#### [WORK TO BE COMPLETED]
Tally the lines below that contain the word "various", then give the tally alone.

RECORDS FOR THE EXERCISE Start Marker

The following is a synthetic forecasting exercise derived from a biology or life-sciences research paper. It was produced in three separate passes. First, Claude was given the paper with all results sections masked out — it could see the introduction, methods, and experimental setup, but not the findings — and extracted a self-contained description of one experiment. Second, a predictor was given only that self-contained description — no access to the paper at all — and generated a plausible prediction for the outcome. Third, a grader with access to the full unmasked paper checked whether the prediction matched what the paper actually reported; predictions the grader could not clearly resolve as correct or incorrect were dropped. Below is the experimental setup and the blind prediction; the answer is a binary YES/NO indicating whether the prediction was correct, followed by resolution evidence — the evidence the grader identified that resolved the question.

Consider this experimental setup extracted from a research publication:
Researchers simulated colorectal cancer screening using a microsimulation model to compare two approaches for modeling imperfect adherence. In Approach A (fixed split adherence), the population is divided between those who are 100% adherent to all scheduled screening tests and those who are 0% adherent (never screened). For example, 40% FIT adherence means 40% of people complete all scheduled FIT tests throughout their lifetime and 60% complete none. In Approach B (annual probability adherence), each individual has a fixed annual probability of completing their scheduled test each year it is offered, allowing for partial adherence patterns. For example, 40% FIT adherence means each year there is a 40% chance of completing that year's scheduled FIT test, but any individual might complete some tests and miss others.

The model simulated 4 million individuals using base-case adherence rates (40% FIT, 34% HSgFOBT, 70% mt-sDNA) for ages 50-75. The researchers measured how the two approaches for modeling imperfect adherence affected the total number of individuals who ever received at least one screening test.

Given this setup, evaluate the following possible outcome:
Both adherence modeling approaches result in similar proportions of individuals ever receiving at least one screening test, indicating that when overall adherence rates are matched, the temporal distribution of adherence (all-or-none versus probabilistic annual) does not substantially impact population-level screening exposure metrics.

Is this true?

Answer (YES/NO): NO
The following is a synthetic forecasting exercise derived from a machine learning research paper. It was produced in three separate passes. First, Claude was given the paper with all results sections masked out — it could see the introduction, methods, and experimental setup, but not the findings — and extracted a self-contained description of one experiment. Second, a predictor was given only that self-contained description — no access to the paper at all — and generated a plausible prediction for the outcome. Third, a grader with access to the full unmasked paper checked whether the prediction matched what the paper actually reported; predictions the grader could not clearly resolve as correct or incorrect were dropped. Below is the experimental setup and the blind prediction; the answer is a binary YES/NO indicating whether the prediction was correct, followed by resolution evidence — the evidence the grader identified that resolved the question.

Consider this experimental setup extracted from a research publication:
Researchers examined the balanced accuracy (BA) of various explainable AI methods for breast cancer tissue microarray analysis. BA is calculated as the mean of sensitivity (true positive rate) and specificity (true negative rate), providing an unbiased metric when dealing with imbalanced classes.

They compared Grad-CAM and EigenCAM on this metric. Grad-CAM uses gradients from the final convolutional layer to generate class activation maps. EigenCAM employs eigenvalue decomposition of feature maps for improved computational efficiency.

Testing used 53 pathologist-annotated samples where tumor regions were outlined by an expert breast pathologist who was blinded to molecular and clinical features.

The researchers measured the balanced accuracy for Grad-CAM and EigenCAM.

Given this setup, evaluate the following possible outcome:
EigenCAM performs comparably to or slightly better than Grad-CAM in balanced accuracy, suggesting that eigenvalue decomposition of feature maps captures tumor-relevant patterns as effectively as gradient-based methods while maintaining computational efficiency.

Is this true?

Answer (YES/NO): NO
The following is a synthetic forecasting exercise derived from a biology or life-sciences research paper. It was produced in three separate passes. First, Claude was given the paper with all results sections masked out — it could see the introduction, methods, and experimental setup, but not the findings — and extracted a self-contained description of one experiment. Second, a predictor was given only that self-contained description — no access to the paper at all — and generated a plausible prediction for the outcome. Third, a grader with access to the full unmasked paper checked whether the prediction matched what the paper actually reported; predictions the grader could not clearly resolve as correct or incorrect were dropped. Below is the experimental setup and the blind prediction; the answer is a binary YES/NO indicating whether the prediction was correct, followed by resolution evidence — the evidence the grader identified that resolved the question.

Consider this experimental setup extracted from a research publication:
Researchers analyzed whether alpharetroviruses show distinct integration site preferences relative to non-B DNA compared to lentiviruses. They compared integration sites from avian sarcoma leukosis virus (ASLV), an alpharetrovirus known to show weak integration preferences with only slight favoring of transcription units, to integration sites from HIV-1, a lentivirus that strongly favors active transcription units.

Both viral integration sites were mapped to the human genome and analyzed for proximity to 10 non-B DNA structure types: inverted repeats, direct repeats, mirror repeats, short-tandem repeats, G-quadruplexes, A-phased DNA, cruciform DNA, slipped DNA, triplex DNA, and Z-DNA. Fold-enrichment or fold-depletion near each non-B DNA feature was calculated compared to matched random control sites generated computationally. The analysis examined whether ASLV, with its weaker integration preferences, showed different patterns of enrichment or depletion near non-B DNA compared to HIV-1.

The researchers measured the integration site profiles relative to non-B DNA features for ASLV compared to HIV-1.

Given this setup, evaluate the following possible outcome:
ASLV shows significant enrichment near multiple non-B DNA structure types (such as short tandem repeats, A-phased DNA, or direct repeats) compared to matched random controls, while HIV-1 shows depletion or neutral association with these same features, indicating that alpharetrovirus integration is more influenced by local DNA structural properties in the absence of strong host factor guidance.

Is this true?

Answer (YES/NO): NO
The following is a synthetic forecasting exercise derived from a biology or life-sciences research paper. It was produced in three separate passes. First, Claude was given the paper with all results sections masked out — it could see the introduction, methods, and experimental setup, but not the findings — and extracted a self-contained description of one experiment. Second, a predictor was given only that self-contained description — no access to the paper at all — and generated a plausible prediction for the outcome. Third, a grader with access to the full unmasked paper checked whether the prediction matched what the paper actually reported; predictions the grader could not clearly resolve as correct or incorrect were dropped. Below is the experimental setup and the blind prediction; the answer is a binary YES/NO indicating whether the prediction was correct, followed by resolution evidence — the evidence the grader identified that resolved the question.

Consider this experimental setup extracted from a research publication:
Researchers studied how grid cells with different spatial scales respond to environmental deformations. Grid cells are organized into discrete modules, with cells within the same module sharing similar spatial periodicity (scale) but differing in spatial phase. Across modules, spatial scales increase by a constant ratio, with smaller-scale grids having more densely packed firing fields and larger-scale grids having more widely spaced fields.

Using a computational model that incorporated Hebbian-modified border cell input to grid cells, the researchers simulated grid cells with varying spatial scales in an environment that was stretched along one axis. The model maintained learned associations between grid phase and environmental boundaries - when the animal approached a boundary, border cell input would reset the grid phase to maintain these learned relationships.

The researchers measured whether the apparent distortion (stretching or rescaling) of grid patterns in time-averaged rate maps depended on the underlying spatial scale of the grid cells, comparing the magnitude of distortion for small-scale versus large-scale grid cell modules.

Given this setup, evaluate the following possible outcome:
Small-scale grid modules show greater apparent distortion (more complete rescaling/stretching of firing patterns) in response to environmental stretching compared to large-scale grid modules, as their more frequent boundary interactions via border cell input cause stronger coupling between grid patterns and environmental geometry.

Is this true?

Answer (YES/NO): NO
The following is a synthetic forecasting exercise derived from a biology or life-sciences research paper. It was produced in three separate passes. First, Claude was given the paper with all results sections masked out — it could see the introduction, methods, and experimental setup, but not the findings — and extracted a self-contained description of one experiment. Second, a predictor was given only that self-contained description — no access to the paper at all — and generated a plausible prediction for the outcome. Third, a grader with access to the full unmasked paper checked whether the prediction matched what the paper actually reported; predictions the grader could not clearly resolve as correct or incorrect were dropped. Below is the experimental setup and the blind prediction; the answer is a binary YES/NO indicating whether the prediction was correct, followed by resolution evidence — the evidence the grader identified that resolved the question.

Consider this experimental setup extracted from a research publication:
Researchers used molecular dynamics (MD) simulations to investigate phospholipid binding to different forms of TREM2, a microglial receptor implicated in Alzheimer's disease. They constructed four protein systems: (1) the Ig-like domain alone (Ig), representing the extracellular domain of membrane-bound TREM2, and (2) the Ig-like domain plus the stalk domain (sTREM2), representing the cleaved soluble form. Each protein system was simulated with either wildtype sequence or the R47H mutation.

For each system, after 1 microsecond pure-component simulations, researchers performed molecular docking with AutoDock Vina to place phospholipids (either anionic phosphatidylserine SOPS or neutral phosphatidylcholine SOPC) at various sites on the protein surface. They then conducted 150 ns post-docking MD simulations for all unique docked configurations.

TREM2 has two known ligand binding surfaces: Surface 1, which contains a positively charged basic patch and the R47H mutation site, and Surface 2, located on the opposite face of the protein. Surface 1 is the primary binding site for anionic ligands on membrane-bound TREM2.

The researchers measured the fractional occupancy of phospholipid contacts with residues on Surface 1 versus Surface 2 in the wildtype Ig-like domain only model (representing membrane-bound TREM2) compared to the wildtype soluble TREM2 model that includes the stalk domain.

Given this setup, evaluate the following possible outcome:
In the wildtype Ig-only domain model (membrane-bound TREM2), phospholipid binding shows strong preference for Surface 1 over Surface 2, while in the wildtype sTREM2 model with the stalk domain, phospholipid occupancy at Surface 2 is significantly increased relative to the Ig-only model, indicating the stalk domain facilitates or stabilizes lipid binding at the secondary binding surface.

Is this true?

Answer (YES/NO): YES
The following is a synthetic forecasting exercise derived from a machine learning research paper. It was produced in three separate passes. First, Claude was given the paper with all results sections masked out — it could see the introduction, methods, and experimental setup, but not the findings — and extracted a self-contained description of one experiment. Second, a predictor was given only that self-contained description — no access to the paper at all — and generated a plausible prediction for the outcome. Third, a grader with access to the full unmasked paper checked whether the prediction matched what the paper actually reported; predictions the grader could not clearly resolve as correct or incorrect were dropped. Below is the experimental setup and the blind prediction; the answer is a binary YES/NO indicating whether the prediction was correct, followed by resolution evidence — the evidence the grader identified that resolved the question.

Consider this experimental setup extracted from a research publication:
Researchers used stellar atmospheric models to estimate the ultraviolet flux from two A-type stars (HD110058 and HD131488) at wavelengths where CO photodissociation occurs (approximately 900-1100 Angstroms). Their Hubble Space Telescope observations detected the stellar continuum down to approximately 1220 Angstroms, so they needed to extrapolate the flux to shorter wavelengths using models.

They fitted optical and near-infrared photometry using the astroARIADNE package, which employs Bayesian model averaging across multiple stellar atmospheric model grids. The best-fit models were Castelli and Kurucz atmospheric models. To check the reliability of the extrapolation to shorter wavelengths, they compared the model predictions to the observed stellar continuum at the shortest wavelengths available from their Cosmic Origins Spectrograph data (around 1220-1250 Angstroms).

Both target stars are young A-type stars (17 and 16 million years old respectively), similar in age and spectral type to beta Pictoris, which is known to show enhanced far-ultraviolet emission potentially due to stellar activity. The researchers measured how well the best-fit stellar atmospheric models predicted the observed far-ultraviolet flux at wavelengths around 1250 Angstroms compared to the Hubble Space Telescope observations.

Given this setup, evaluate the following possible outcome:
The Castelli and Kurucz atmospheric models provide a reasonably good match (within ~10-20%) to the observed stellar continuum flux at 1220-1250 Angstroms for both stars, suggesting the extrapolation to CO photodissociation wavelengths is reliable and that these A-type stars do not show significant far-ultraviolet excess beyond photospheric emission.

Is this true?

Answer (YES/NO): NO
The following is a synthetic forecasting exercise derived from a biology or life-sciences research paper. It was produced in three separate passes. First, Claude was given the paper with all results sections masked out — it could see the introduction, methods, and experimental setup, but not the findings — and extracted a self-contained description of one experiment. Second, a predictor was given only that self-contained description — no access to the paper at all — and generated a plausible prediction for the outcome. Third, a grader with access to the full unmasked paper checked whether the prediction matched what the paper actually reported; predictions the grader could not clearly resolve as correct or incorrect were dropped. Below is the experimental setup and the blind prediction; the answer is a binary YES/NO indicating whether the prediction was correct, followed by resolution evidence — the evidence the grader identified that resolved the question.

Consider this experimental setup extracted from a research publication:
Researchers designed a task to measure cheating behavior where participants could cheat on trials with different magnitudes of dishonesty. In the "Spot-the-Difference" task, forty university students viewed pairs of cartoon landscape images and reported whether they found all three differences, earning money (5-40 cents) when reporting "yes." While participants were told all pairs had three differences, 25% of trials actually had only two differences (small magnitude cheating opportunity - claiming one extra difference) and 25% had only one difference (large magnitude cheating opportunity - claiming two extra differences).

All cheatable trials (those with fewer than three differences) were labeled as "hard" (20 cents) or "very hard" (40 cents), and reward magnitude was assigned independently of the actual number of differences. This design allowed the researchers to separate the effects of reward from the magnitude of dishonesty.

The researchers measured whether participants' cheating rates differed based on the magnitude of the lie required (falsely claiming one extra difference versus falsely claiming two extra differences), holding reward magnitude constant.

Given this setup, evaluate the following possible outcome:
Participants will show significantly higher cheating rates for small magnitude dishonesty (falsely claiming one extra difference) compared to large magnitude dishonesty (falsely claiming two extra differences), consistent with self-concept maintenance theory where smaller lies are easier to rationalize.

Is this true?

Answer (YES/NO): YES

RECORDS FOR THE EXERCISE End Marker

#### [ANSWER SPACE]
2